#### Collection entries
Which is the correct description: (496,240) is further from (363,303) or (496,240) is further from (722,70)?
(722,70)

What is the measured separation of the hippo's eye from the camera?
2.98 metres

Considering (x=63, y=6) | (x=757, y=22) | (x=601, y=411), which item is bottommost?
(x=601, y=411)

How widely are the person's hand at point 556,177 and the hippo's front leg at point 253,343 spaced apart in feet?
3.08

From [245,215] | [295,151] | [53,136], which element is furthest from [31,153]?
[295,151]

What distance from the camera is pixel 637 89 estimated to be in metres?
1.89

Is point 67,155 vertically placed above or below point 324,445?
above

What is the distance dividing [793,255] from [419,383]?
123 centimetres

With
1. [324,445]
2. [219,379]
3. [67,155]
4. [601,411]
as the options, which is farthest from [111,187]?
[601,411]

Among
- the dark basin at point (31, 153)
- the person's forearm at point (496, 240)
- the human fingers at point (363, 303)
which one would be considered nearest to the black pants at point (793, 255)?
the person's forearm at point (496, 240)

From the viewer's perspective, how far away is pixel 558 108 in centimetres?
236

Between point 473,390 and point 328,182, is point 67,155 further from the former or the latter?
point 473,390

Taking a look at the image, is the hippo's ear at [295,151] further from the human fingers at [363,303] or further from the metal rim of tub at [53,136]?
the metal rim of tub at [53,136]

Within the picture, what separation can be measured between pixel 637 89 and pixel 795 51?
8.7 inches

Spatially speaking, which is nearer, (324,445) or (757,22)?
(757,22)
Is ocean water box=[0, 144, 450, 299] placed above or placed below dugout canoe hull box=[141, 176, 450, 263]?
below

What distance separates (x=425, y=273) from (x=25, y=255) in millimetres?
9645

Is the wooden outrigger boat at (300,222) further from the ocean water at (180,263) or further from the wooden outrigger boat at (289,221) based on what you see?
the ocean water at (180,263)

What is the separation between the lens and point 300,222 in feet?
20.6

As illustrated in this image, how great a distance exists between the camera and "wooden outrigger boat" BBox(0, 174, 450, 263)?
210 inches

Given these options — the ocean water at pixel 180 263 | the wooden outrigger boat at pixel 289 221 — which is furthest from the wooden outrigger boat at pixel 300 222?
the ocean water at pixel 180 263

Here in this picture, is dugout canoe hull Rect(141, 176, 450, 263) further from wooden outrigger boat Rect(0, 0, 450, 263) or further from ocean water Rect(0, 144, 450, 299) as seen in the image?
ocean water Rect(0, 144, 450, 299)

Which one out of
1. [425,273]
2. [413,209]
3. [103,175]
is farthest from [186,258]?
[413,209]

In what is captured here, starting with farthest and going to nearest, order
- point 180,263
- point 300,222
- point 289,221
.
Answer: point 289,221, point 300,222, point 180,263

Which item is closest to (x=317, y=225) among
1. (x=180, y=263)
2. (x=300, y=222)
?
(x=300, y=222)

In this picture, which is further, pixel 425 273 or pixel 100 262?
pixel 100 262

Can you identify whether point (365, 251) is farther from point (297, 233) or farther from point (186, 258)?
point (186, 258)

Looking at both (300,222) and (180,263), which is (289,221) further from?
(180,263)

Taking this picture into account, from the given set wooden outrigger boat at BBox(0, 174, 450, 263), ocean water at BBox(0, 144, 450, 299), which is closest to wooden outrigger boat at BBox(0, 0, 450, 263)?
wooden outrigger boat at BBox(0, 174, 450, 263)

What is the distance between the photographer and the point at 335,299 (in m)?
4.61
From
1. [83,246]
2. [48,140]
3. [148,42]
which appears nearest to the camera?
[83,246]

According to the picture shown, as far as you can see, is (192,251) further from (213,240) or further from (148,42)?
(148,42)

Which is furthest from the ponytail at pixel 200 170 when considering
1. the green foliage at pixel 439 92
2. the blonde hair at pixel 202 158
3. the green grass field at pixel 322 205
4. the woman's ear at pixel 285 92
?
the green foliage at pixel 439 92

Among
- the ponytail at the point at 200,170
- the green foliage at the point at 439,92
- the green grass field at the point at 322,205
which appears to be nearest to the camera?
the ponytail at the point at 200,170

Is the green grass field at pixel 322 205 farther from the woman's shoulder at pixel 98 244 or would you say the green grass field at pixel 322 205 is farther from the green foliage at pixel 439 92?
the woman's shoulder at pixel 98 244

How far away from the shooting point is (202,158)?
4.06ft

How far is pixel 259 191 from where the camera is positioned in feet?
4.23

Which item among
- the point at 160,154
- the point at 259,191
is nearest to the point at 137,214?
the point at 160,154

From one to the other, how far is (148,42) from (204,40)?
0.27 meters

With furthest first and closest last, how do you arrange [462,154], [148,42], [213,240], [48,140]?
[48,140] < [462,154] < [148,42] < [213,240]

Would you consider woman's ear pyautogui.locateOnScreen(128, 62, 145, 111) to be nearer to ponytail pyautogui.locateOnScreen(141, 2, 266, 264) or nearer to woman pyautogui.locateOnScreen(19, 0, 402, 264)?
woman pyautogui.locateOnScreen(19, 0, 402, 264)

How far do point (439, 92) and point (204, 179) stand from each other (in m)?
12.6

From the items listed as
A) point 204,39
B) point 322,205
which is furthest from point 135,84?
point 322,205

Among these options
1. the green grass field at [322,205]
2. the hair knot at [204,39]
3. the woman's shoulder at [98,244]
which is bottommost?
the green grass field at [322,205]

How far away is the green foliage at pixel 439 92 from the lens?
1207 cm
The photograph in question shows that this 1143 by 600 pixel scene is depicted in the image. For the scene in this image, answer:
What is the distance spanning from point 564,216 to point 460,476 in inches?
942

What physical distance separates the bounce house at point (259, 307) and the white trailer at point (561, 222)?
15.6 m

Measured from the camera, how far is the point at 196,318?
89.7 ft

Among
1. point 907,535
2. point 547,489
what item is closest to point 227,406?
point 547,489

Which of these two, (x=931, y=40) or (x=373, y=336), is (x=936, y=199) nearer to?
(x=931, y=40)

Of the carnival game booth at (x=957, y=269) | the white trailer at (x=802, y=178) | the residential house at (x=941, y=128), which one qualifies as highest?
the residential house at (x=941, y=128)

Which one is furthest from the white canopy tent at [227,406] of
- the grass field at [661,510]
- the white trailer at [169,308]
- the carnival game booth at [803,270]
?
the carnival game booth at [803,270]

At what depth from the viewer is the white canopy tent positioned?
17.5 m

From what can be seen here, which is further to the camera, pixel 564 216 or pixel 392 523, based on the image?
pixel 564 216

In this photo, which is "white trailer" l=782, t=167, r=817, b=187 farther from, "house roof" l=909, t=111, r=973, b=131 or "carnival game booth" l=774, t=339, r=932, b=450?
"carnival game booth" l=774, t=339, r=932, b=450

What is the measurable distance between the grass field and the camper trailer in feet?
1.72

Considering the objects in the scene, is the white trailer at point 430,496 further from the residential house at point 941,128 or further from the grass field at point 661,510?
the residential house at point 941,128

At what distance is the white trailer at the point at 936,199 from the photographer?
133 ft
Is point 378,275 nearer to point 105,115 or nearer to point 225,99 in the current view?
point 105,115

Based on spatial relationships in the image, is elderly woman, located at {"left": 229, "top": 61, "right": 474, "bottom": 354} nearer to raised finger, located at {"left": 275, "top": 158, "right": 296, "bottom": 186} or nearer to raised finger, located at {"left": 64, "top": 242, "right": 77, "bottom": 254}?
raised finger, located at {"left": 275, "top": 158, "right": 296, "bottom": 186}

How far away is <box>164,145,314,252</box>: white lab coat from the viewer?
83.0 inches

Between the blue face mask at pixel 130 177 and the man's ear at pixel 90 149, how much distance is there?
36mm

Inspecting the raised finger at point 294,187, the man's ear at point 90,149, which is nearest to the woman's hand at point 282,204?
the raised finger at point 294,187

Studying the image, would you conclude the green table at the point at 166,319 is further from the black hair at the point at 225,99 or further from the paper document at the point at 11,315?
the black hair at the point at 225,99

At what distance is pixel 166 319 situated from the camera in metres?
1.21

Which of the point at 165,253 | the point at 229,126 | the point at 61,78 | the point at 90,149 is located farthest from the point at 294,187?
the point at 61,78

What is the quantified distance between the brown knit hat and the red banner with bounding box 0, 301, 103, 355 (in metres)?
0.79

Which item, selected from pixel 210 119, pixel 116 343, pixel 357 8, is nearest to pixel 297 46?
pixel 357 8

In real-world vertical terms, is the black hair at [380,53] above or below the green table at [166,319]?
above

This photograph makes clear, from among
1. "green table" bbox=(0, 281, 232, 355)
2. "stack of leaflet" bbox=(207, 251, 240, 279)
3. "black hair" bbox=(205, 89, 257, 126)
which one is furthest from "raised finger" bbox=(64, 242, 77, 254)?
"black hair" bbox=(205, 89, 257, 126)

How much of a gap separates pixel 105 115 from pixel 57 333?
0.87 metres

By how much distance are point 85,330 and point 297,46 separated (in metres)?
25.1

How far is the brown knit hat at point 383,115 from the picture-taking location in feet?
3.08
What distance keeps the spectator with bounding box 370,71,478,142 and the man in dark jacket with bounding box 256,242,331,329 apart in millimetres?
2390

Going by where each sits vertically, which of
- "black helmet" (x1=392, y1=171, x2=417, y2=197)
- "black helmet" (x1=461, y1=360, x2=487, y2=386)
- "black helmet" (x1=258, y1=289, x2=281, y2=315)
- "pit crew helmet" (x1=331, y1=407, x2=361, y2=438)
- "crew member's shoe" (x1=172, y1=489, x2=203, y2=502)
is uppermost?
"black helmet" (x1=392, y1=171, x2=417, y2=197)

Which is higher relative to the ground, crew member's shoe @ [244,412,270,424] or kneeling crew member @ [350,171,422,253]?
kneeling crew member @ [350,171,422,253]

#### Written task
Extract from the listing, word for word, every line from the line with "Spatially speaking, which" to the line with "Answer: point 289,221, point", including both of those lines.

#### Response to the exercise
Spatially speaking, which is nearer, (324,445) or (757,22)?
(757,22)
Is ocean water box=[0, 144, 450, 299] placed above or placed below dugout canoe hull box=[141, 176, 450, 263]?
below

What distance separates (x=425, y=273) from (x=25, y=255) in millimetres?
9645

Is the wooden outrigger boat at (300,222) further from the ocean water at (180,263) or further from the wooden outrigger boat at (289,221) based on what you see?
the ocean water at (180,263)

What is the separation between the lens and point 300,222 in feet?
20.6

As illustrated in this image, how great a distance exists between the camera and "wooden outrigger boat" BBox(0, 174, 450, 263)?
210 inches

Given these options — the ocean water at pixel 180 263 | the wooden outrigger boat at pixel 289 221 — which is furthest from the wooden outrigger boat at pixel 300 222?
the ocean water at pixel 180 263

Here in this picture, is dugout canoe hull Rect(141, 176, 450, 263) further from wooden outrigger boat Rect(0, 0, 450, 263) or further from ocean water Rect(0, 144, 450, 299) as seen in the image?
ocean water Rect(0, 144, 450, 299)

Which one out of
1. [425,273]
2. [413,209]
3. [103,175]
is farthest from [186,258]?
[413,209]

In what is captured here, starting with farthest and going to nearest, order
- point 180,263
- point 300,222
- point 289,221
.
Answer: point 289,221, point 300,222, point 180,263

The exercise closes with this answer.